Yes. I can speak and communicate fairly quickly after the episode so it may seem like I have recovered. The other side of that is that I sometimes speak “without a filter” and may say something that is inappropriate or out of character. Sorry. That applies to texting and emails too. Sometimes online shopping.
- Would a seizure-dog help?
Maybe. In my circumstance, they can’t sense for me if I am going to have a seizure. I’ve heard that there are some that are trained just to move underneath the person, so that it’s less impact when the person falls, so that would be probably okay.
- What is your biggest fear/concern when it comes to seizures?
Having other people make the definition of me based on the condition rather than anything else about my personality (good and bad).

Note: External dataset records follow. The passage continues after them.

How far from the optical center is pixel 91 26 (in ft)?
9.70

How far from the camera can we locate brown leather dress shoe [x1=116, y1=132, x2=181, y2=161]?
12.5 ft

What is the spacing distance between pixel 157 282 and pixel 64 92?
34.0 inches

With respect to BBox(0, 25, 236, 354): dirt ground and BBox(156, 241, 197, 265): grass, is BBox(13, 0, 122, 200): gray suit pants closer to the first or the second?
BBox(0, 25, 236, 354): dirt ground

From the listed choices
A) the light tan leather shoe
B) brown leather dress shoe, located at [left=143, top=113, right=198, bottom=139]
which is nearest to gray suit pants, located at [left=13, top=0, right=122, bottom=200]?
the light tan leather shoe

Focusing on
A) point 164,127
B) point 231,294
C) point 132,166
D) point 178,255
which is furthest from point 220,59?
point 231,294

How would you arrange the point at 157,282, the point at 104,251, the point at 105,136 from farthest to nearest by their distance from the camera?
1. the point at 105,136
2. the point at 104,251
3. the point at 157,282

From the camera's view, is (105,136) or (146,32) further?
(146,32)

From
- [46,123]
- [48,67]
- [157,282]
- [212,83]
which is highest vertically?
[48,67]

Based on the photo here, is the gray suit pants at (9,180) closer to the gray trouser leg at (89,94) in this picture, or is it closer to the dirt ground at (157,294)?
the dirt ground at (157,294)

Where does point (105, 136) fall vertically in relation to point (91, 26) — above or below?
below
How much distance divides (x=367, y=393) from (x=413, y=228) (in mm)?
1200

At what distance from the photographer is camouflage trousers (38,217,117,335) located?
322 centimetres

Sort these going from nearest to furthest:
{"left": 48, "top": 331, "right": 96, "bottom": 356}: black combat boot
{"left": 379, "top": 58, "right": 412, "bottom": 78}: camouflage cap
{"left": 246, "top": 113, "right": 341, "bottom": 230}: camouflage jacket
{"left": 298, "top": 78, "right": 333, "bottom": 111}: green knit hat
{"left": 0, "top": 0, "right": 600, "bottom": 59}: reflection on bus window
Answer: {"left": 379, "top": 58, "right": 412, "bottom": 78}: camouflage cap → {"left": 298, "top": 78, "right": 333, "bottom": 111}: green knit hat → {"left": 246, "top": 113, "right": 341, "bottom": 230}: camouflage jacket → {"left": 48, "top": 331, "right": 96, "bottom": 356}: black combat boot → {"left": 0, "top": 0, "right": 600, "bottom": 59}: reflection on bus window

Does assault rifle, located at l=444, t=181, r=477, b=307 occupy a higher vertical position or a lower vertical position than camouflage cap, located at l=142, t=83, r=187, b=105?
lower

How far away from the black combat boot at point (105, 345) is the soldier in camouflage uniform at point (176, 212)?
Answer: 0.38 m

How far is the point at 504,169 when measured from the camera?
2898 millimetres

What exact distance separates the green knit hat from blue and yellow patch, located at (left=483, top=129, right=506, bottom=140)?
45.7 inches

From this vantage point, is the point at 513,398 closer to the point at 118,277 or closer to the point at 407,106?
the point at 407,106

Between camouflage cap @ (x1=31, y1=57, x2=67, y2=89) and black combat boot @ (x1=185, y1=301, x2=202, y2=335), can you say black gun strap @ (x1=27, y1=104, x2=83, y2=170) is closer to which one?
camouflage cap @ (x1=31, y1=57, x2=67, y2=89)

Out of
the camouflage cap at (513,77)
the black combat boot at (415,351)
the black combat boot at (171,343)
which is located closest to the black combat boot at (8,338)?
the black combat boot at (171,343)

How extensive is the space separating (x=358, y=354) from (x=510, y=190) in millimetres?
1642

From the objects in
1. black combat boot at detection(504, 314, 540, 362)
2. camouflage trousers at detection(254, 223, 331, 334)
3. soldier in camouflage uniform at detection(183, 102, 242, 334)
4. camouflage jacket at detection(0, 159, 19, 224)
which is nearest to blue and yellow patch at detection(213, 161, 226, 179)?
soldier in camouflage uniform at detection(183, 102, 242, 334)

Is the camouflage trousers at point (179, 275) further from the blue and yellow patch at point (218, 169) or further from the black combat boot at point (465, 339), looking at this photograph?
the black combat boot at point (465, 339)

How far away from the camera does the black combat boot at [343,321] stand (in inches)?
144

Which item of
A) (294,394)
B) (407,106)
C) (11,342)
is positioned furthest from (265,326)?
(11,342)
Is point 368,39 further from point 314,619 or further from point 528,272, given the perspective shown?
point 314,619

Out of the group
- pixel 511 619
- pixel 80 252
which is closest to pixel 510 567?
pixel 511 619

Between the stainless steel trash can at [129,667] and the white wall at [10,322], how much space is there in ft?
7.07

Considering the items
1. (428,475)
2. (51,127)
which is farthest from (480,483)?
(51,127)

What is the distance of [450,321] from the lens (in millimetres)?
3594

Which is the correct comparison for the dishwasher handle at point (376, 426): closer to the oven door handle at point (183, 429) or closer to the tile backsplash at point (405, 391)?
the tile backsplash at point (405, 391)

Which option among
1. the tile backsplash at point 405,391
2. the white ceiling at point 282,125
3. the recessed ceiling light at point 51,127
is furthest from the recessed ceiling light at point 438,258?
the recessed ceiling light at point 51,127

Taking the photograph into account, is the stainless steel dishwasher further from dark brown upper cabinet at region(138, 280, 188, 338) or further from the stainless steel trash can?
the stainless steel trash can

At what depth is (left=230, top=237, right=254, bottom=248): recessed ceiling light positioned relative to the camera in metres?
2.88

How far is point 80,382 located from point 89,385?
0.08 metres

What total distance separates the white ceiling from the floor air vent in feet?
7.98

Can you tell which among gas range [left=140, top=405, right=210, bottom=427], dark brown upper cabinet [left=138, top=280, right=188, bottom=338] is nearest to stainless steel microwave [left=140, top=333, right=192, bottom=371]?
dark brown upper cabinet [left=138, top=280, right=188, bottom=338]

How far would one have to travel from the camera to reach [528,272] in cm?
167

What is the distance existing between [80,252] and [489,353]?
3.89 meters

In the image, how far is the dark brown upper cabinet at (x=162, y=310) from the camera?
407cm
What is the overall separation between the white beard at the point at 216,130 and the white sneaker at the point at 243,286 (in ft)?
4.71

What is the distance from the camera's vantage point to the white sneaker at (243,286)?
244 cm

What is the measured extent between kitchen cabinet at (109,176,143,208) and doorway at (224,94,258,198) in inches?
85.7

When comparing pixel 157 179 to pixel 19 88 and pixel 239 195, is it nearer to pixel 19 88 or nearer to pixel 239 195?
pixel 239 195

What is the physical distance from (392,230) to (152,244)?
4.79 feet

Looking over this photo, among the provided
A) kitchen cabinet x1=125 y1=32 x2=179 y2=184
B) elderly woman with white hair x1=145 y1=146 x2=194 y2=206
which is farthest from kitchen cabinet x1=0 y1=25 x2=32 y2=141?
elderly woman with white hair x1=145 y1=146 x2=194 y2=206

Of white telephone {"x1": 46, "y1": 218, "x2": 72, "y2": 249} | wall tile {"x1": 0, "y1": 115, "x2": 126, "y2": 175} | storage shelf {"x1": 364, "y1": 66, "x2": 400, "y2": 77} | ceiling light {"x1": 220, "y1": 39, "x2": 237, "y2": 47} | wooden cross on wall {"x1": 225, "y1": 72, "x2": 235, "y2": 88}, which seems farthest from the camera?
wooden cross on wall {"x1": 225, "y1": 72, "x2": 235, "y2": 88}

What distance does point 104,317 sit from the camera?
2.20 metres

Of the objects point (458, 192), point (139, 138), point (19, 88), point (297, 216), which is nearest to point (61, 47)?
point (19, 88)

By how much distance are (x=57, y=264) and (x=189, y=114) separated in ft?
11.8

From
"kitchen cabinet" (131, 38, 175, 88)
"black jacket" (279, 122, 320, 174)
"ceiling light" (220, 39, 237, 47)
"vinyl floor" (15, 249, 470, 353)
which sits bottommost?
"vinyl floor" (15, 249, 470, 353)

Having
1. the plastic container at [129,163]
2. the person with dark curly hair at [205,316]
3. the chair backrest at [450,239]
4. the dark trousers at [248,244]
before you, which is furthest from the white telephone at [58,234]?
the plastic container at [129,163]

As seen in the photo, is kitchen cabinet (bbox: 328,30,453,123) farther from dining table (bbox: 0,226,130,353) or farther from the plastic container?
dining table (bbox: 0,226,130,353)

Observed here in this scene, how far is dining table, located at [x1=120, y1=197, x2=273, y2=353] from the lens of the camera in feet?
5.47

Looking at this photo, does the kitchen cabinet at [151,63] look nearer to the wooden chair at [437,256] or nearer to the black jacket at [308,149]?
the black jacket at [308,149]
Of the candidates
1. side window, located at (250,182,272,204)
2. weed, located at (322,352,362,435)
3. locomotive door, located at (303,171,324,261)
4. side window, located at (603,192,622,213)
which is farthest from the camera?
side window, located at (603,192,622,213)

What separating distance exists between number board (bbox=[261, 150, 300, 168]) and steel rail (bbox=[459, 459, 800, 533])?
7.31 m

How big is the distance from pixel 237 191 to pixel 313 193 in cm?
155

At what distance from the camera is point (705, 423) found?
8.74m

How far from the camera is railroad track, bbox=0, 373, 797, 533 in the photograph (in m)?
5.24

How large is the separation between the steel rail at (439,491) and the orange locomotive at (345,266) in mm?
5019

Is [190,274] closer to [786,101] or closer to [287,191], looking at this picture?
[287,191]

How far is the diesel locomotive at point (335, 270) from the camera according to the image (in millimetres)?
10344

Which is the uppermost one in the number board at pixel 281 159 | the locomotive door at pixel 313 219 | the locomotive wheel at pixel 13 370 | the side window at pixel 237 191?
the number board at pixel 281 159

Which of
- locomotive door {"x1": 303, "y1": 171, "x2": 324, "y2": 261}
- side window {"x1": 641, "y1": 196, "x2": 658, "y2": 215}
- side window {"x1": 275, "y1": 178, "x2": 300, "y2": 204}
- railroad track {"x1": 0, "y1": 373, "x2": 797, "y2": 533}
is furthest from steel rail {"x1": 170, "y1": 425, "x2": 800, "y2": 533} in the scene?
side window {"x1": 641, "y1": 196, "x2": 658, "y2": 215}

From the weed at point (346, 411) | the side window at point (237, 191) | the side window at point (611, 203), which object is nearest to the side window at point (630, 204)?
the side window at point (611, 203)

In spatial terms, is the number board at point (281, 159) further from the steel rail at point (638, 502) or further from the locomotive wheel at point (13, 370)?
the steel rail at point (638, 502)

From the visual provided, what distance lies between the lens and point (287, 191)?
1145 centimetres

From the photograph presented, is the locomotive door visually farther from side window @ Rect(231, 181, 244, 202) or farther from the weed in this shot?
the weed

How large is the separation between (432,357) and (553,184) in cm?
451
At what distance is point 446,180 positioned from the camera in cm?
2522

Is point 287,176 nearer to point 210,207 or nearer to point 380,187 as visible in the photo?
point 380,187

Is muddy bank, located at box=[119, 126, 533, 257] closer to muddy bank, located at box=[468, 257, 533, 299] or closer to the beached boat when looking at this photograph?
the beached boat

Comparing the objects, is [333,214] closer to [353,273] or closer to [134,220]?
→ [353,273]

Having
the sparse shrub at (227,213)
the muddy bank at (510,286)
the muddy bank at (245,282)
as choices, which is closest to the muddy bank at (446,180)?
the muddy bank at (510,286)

In the time since I have started speaking about epilepsy and seizures, there have been people who have told me that I should be grateful that anyone wants to be friends with me, that I should be grateful anyone thinks I’m pretty, that I should be grateful anyone is willing to hire me knowing I have this condition. I’ve been told that I shouldn’t speak about it. On the other side of that, I know people who have been 10,000% supportive, funny, encouraging, loving.
I’ve been epileptic for over twenty years. I manage it, I treat it with respect sometimes, I know that it is part of who I am. It will always be part of who I am. Even if I was to never have a seizure again, it would be part of who I am/was. The decisions I have made and the things I have done based on it will never change. I spent a long time being embarrassed and not acknowledging it.
My first thought after the seizure last week was that there was no way I could ever go back to the place it happened, because I assumed no one would ever want me there. That was me making a judgment without considering the environment I was getting to know. I WAS VERY, VERY WRONG. So this post is also a very huge thank-you to the people who have been supportive and welcoming.